Hoax-Detecting Software Spots Fake Papers

sciencehabit writes: In 2005, three computer science Ph.D. students at the Massachusetts Institute of Technology created a program to generate nonsensical computer science research papers. The goal was "to expose the lack of peer review at low-quality conferences that essentially scam researchers with publication and conference fees." The program — dubbed SCIgen — soon found users across the globe, and before long its automatically generated creations were being accepted by scientific conferences and published in purportedly peer-reviewed journals. But SCIgen may have finally met its match. Academic publisher Springer this week is releasing SciDetect, an open-source program to automatically detect automatically generated papers. SCIgen uses a "context-free grammar" to create word salad that looks like reasonable text from a distance but is easily spotted as nonsense by a human reader.

3 of 61 comments (clear)

  1. Evil tech? by Anonymous Coward · · Score: 5, Interesting

    The purpose of the scam papers was to expose scam journals.
    The purpose of this new software seems to be to all scam journals to continue scammng.
    So it's an evil software, that should not have been developed, right?

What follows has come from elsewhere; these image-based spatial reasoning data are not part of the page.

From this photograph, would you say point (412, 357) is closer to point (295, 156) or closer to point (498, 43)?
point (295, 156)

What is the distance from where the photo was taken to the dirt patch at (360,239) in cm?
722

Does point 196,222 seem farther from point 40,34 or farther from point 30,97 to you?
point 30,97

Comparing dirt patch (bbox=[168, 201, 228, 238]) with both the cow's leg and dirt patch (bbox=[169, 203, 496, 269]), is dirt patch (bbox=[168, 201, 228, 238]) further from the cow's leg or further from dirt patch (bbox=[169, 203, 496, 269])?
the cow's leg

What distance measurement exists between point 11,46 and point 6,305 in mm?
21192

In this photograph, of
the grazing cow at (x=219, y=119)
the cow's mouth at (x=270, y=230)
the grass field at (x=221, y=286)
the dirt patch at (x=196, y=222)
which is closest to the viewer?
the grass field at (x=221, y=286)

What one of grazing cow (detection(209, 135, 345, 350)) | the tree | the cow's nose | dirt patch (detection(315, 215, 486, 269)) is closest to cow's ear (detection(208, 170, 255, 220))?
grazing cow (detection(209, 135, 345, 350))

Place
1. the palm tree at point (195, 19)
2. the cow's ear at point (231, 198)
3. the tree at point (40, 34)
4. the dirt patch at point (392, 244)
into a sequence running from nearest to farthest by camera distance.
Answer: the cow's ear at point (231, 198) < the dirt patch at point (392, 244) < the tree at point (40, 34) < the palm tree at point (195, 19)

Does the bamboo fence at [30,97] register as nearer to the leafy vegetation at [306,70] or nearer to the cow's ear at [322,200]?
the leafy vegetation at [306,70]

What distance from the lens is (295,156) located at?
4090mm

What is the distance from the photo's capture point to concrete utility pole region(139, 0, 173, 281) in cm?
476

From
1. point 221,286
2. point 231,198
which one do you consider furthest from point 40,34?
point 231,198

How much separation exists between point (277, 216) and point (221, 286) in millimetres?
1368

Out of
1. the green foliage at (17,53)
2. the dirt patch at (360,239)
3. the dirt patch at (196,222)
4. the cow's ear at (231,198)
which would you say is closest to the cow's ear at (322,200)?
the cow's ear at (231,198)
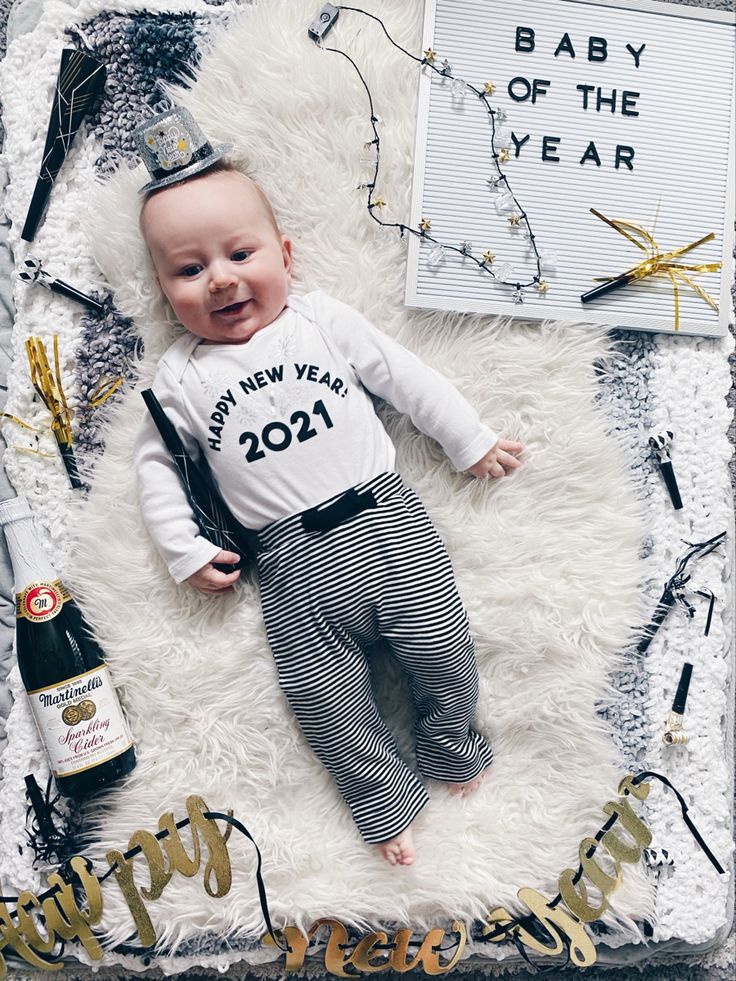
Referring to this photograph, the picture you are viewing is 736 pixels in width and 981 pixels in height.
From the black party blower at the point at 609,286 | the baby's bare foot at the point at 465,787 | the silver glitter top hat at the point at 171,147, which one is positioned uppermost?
the silver glitter top hat at the point at 171,147

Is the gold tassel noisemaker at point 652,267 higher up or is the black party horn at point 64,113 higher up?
the black party horn at point 64,113

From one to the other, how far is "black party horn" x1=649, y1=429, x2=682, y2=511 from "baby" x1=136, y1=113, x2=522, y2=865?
22cm

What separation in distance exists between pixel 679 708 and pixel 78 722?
2.39 ft

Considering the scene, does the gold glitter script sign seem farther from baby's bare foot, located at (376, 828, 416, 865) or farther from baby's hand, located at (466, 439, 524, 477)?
baby's hand, located at (466, 439, 524, 477)

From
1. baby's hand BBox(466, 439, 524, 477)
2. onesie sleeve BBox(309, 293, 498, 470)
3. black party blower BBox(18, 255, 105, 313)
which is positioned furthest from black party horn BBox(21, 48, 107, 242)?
baby's hand BBox(466, 439, 524, 477)

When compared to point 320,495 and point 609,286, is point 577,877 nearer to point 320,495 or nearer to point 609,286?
point 320,495

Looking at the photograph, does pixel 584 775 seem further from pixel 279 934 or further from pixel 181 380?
pixel 181 380

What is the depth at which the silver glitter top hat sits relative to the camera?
0.78 meters

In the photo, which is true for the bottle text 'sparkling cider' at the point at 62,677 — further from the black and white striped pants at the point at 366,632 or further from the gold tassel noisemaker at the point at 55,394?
the black and white striped pants at the point at 366,632

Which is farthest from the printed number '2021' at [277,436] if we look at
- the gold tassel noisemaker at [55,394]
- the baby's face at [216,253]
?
the gold tassel noisemaker at [55,394]

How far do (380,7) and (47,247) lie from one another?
51 centimetres

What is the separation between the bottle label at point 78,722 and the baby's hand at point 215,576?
0.16 m

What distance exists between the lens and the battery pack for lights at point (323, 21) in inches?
33.9

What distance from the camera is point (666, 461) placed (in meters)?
0.90
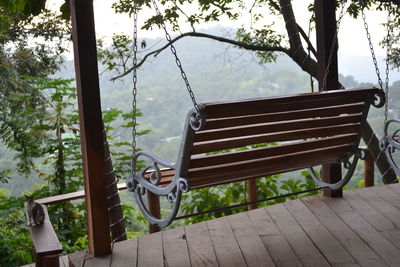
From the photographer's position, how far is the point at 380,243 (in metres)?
2.86

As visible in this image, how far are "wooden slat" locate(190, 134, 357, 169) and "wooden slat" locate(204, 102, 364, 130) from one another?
7.6 inches

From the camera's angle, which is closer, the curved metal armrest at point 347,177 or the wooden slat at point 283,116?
the wooden slat at point 283,116

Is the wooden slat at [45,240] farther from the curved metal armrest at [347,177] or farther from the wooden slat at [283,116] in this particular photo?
the curved metal armrest at [347,177]

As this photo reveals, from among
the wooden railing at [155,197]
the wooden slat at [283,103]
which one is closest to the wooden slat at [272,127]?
the wooden slat at [283,103]

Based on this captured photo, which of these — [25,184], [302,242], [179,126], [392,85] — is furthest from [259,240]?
[392,85]

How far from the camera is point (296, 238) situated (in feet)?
9.89

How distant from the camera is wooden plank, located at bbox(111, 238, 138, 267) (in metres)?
2.77

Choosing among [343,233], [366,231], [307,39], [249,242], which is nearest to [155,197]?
[249,242]

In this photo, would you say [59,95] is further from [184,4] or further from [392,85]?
[392,85]

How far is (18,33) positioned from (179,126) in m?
3.42

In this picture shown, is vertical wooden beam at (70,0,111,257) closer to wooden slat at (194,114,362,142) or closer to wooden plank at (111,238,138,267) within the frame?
wooden plank at (111,238,138,267)

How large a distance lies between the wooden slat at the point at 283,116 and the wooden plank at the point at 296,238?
0.71 metres

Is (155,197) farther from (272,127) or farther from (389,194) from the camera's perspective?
(389,194)

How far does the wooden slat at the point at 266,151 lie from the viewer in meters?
2.53
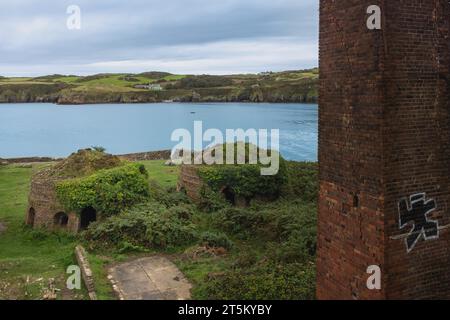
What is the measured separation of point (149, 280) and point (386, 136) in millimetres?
9603

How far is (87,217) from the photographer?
922 inches

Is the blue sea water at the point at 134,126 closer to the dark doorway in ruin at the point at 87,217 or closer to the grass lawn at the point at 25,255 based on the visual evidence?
the dark doorway in ruin at the point at 87,217

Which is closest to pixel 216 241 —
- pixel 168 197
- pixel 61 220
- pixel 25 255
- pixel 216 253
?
pixel 216 253

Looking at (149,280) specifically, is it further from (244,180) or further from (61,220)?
(244,180)

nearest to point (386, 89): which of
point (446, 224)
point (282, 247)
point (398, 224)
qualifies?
point (398, 224)

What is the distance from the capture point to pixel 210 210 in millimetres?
24484

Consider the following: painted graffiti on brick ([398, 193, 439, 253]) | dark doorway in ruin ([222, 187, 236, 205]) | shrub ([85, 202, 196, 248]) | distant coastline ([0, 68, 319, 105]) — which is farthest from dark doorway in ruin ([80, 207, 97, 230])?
distant coastline ([0, 68, 319, 105])

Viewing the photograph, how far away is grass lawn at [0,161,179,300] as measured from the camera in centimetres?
1469

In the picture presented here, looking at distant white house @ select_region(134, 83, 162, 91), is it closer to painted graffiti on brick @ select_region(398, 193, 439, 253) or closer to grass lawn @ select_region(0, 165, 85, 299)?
grass lawn @ select_region(0, 165, 85, 299)

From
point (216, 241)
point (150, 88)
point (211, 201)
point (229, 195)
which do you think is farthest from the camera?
point (150, 88)

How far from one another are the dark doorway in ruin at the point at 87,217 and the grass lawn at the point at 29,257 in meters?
1.00

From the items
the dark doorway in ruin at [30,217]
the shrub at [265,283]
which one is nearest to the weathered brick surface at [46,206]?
the dark doorway in ruin at [30,217]
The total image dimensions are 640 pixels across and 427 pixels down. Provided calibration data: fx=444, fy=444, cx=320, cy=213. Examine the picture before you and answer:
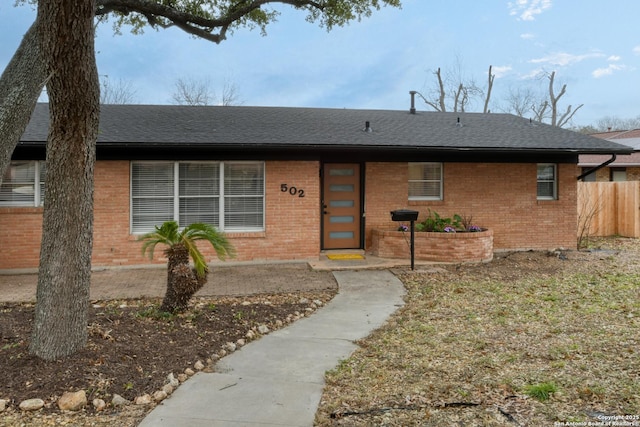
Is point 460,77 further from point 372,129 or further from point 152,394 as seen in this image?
point 152,394

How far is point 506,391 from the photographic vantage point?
350cm

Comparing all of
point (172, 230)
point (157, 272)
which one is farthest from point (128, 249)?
point (172, 230)

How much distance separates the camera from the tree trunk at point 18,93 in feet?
13.2

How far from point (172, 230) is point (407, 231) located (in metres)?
6.32

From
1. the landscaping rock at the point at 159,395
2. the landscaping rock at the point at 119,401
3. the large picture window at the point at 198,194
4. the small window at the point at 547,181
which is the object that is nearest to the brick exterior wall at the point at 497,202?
the small window at the point at 547,181

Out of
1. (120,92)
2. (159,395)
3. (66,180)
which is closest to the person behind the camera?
(159,395)

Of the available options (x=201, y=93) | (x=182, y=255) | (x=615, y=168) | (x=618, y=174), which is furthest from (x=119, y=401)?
(x=201, y=93)

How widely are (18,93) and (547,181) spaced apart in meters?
11.8

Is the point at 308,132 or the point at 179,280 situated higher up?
the point at 308,132

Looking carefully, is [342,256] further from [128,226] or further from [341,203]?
[128,226]

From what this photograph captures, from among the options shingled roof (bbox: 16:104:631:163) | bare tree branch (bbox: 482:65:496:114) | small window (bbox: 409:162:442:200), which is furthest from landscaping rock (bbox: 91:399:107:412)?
bare tree branch (bbox: 482:65:496:114)

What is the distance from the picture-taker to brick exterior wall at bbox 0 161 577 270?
9.27 m

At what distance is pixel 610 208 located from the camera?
1498cm

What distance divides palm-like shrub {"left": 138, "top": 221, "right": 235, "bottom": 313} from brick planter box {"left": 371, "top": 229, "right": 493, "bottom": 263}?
5502mm
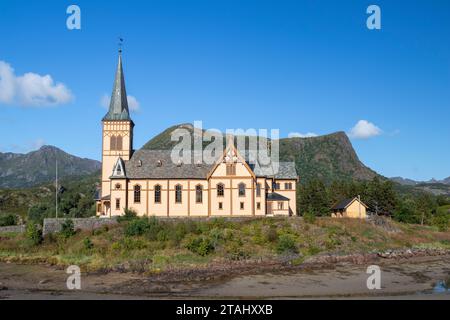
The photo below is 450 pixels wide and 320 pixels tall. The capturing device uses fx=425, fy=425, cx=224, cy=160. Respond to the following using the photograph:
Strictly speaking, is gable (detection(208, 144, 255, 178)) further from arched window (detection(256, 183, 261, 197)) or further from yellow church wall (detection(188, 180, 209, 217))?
yellow church wall (detection(188, 180, 209, 217))

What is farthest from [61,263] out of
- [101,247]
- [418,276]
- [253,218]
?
[418,276]

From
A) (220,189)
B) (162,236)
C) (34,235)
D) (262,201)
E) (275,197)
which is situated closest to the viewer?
(162,236)

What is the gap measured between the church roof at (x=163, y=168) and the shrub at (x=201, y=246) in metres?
12.0

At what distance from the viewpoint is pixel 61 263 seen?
42688 mm

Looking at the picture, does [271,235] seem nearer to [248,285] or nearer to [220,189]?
[220,189]

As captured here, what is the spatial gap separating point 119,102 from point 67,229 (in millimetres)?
19007

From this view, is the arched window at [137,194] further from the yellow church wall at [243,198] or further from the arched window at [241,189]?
the arched window at [241,189]

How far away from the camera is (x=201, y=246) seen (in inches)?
1693

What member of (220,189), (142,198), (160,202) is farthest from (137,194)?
(220,189)


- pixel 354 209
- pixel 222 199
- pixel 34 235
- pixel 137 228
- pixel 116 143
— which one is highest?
pixel 116 143

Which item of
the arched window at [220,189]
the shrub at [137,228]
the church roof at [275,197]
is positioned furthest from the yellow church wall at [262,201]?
the shrub at [137,228]

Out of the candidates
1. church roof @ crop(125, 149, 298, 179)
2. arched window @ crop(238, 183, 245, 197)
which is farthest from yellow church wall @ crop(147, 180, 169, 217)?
arched window @ crop(238, 183, 245, 197)

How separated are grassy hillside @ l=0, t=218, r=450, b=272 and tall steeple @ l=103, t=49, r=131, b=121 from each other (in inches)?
625

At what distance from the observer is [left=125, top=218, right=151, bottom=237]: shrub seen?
47.1 m
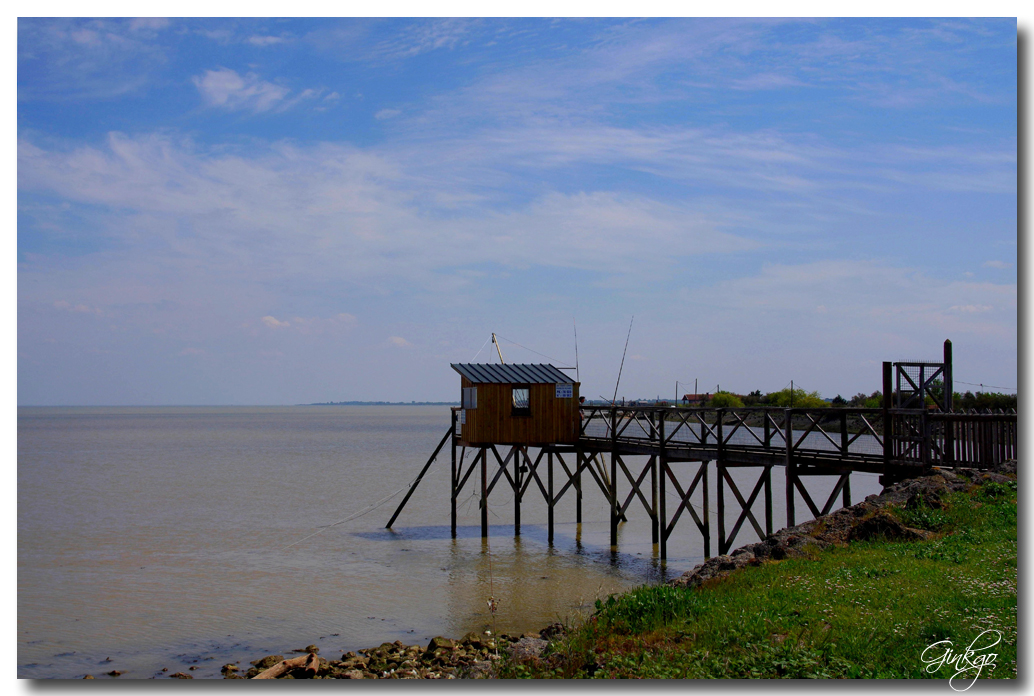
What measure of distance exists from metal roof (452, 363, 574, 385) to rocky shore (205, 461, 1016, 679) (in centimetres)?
1209

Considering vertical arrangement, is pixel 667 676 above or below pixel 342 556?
above

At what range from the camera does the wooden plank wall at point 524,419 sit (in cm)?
2414

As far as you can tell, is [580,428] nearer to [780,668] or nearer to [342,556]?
[342,556]

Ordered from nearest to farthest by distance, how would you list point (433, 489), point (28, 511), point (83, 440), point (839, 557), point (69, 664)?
point (839, 557)
point (69, 664)
point (28, 511)
point (433, 489)
point (83, 440)

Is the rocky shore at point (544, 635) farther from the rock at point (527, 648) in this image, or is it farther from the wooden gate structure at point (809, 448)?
the wooden gate structure at point (809, 448)

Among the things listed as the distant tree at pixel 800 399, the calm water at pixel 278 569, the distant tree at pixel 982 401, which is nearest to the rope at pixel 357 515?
the calm water at pixel 278 569

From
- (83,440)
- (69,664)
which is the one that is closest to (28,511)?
(69,664)

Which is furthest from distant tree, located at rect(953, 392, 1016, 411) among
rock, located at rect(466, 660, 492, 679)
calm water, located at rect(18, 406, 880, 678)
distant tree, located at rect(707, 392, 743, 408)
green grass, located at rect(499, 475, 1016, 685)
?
distant tree, located at rect(707, 392, 743, 408)

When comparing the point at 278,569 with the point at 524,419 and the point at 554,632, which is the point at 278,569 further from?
the point at 554,632

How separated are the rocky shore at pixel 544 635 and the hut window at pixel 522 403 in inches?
491

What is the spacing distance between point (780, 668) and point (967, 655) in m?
1.67

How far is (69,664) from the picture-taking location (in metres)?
12.9

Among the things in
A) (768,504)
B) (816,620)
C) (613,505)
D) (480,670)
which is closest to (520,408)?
(613,505)

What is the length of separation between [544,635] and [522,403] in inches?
606
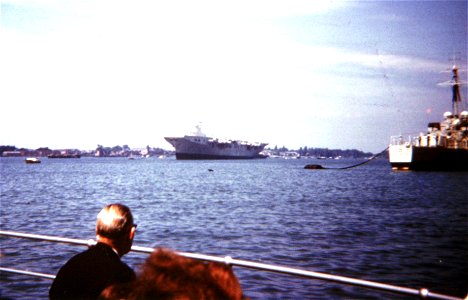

    I mean, if you were doing actual peer review, none of this would pass even a half-sentient peer's inpection.

  2. It is too much trouble to fix the problem by Attila+Dimedici · · Score: 4, Interesting

    Springer reveals that they are not interested in fixing the problem revealed by SCIgen, they just want to prevent that software from demonstrating that they have not fixed it. They aren't going to change the review process to ensure that they no longer publish papers which are nonsense. No, they developed software to eliminate those papers which were generated by other software.

    --
    The truth is that all men having power ought to be mistrusted. James Madison
  3. Re:Results? by phantomfive · · Score: 3, Interesting

    Of all the problems you might find at arXiv, I don't think "auto-generated papers going undetected" is one of their problems.

    ArXiv's problem is recognizing when human-written, realistic sounding papers are actually BS.

    --
    "First they came for the slanderers and i said nothing."